**INFORMATION PROVIDED**
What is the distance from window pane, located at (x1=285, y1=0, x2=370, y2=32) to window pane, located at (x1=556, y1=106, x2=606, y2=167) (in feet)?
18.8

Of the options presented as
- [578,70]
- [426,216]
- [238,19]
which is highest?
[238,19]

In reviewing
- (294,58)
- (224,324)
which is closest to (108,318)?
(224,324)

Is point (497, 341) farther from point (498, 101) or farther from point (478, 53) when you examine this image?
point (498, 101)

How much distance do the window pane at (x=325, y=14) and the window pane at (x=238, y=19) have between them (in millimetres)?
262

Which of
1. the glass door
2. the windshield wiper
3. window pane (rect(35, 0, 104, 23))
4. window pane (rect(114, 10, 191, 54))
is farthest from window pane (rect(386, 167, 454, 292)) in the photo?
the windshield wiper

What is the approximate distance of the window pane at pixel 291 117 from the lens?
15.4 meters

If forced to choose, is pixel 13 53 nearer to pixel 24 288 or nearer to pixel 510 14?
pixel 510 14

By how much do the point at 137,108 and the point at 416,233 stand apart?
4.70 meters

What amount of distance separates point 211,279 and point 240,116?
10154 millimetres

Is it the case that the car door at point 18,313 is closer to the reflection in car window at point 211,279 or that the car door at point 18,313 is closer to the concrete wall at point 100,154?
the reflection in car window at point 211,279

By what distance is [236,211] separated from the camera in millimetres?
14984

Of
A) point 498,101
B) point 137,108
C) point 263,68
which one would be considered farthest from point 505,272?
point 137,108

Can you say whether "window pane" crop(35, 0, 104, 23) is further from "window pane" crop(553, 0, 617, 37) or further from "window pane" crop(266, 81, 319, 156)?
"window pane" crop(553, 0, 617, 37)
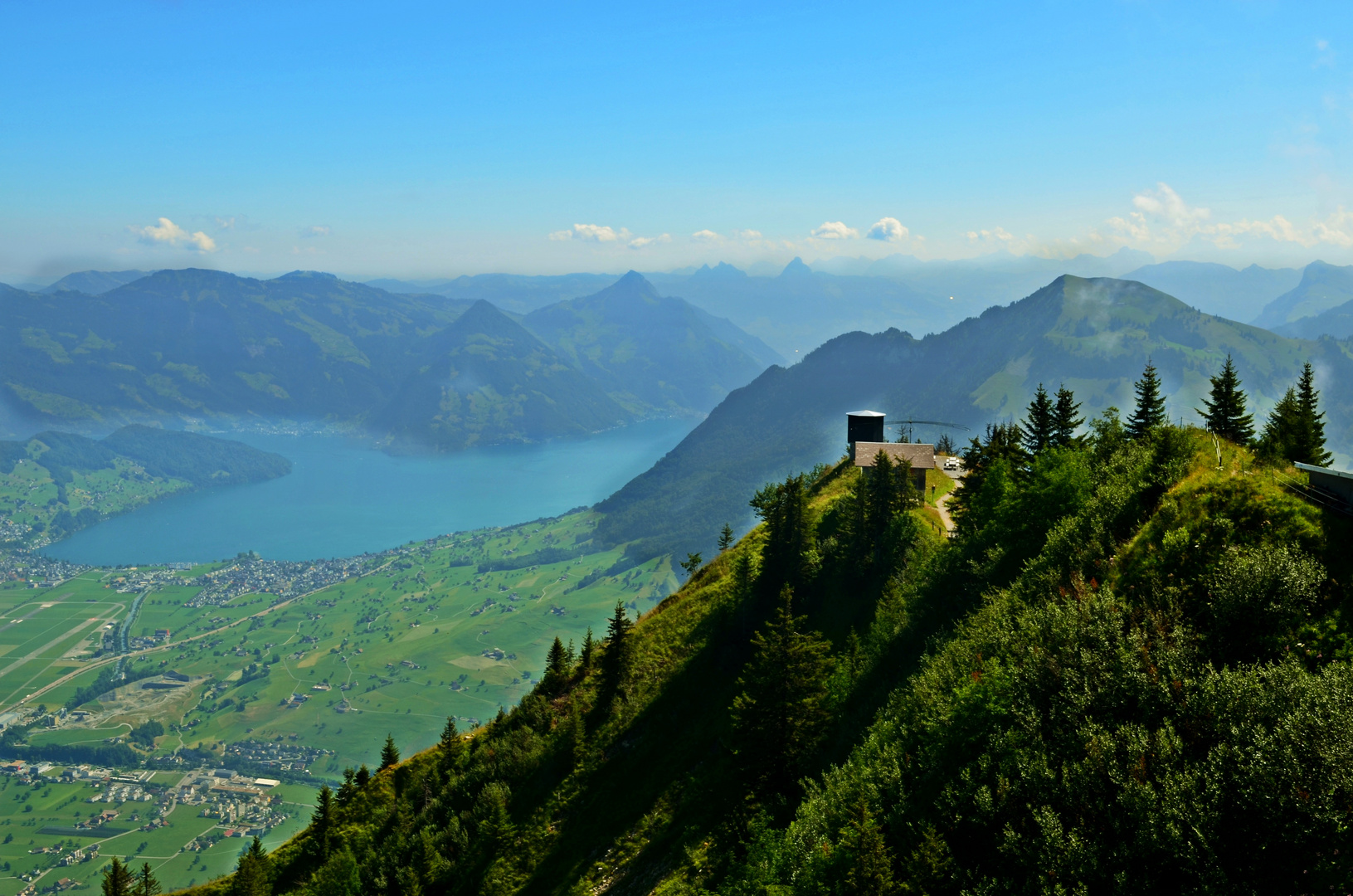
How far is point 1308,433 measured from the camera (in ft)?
207

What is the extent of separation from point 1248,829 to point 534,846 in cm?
4560

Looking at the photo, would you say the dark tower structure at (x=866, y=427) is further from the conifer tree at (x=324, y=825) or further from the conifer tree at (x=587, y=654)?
the conifer tree at (x=324, y=825)

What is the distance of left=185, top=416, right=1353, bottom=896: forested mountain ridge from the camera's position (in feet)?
79.5

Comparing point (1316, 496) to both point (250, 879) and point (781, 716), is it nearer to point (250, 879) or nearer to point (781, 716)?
point (781, 716)

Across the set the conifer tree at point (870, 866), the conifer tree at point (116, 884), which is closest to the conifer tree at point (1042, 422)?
the conifer tree at point (870, 866)

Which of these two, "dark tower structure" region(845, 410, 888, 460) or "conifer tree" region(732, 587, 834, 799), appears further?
"dark tower structure" region(845, 410, 888, 460)

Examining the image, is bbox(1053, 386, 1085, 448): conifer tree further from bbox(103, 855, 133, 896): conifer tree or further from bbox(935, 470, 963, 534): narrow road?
bbox(103, 855, 133, 896): conifer tree

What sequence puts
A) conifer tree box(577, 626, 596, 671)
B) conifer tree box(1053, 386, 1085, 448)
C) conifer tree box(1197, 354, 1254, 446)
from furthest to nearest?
conifer tree box(577, 626, 596, 671) < conifer tree box(1053, 386, 1085, 448) < conifer tree box(1197, 354, 1254, 446)

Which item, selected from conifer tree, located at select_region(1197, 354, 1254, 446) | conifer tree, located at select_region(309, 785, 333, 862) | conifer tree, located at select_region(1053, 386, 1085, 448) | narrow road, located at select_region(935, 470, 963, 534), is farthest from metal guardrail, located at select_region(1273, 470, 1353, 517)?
conifer tree, located at select_region(309, 785, 333, 862)

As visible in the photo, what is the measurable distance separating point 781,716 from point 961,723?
1288 centimetres

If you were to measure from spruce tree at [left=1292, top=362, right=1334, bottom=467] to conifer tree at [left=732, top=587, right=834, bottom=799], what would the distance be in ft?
153

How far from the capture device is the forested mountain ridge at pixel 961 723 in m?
24.2

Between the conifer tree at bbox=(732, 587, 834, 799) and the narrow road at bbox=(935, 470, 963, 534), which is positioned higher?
the narrow road at bbox=(935, 470, 963, 534)

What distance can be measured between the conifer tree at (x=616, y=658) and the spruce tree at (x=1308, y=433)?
190 feet
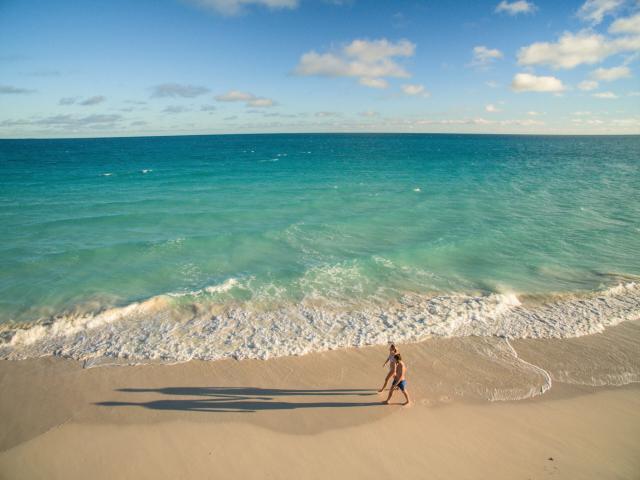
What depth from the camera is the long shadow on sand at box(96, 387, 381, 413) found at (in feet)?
31.2

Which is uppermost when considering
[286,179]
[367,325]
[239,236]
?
[286,179]

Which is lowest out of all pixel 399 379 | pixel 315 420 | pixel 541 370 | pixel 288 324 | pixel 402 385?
pixel 315 420

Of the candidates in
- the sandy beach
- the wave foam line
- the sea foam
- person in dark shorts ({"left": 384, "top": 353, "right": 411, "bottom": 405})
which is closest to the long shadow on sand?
the sandy beach

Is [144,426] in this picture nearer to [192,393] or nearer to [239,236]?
[192,393]

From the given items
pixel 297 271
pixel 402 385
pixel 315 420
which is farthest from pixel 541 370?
pixel 297 271

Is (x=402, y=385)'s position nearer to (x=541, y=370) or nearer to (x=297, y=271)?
(x=541, y=370)

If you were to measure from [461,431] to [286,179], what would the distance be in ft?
128

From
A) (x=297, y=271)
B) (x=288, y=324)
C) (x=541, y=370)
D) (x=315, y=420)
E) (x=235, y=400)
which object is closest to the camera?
(x=315, y=420)

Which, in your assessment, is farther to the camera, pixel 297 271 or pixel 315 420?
pixel 297 271

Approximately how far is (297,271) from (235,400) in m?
8.65

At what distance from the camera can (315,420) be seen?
9094mm

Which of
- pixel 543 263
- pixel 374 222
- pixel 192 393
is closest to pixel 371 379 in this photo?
pixel 192 393

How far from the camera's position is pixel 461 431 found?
8.80m

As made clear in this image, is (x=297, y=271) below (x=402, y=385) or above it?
above
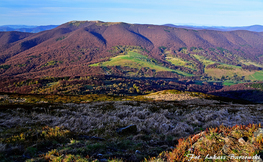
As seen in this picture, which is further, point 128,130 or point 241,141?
point 128,130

**WHAT TO WORK ON**
Please express the records, from the line containing "Of the candidates in" through the end of the records, as a Markdown table with the columns Row and Entry, numbering each line in Row and skipping blank lines. Omit the picture markers from the table.

**CORRECT RESPONSE**
| Row | Entry |
|---|---|
| 1 | Of the candidates in |
| 2 | - the sandy beach |
| 3 | - the wave foam line |
| 4 | - the sea foam |
| 5 | - person in dark shorts ({"left": 384, "top": 353, "right": 411, "bottom": 405}) |
| 6 | which is closest to the long shadow on sand? |
| 7 | the sandy beach |
| 8 | Is [144,426] in this picture nearer to [192,393] or nearer to [239,236]? |
| 9 | [192,393] |
| 10 | From the given items |
| 11 | pixel 297 271 |
| 12 | pixel 402 385 |
| 13 | pixel 315 420 |
| 14 | which is farthest from pixel 541 370? |
| 15 | pixel 297 271 |
| 16 | Is (x=402, y=385)'s position nearer to (x=541, y=370) or nearer to (x=297, y=271)? |
| 17 | (x=541, y=370) |
| 18 | If you were to measure from [461,431] to [286,179], what would the distance be in ft? |
| 19 | 128 |
| 20 | From |
| 21 | A) (x=297, y=271) |
| 22 | B) (x=288, y=324) |
| 23 | C) (x=541, y=370) |
| 24 | D) (x=315, y=420) |
| 25 | E) (x=235, y=400) |
| 26 | which object is closest to the camera? |
| 27 | (x=315, y=420) |
| 28 | Which, in your assessment, is farther to the camera, pixel 297 271 or pixel 315 420? |
| 29 | pixel 297 271 |
| 30 | Approximately how far is (297,271) from (235,400) in m? |
| 31 | 8.65 |
| 32 | At what distance from the camera can (315,420) be seen? |
| 33 | 9094mm |
| 34 | Which of |
| 35 | - pixel 543 263 |
| 36 | - pixel 374 222 |
| 37 | - pixel 192 393 |
| 38 | is closest to pixel 371 379 in this photo? |
| 39 | pixel 192 393 |
| 40 | How far from the camera's position is pixel 461 431 found? |
| 41 | 8.80m |
| 42 | As made clear in this image, is (x=297, y=271) below (x=402, y=385) or above it? |
| 43 | above |
| 44 | As seen in this picture, which is further, point 128,130 or point 241,141? |
| 45 | point 128,130 |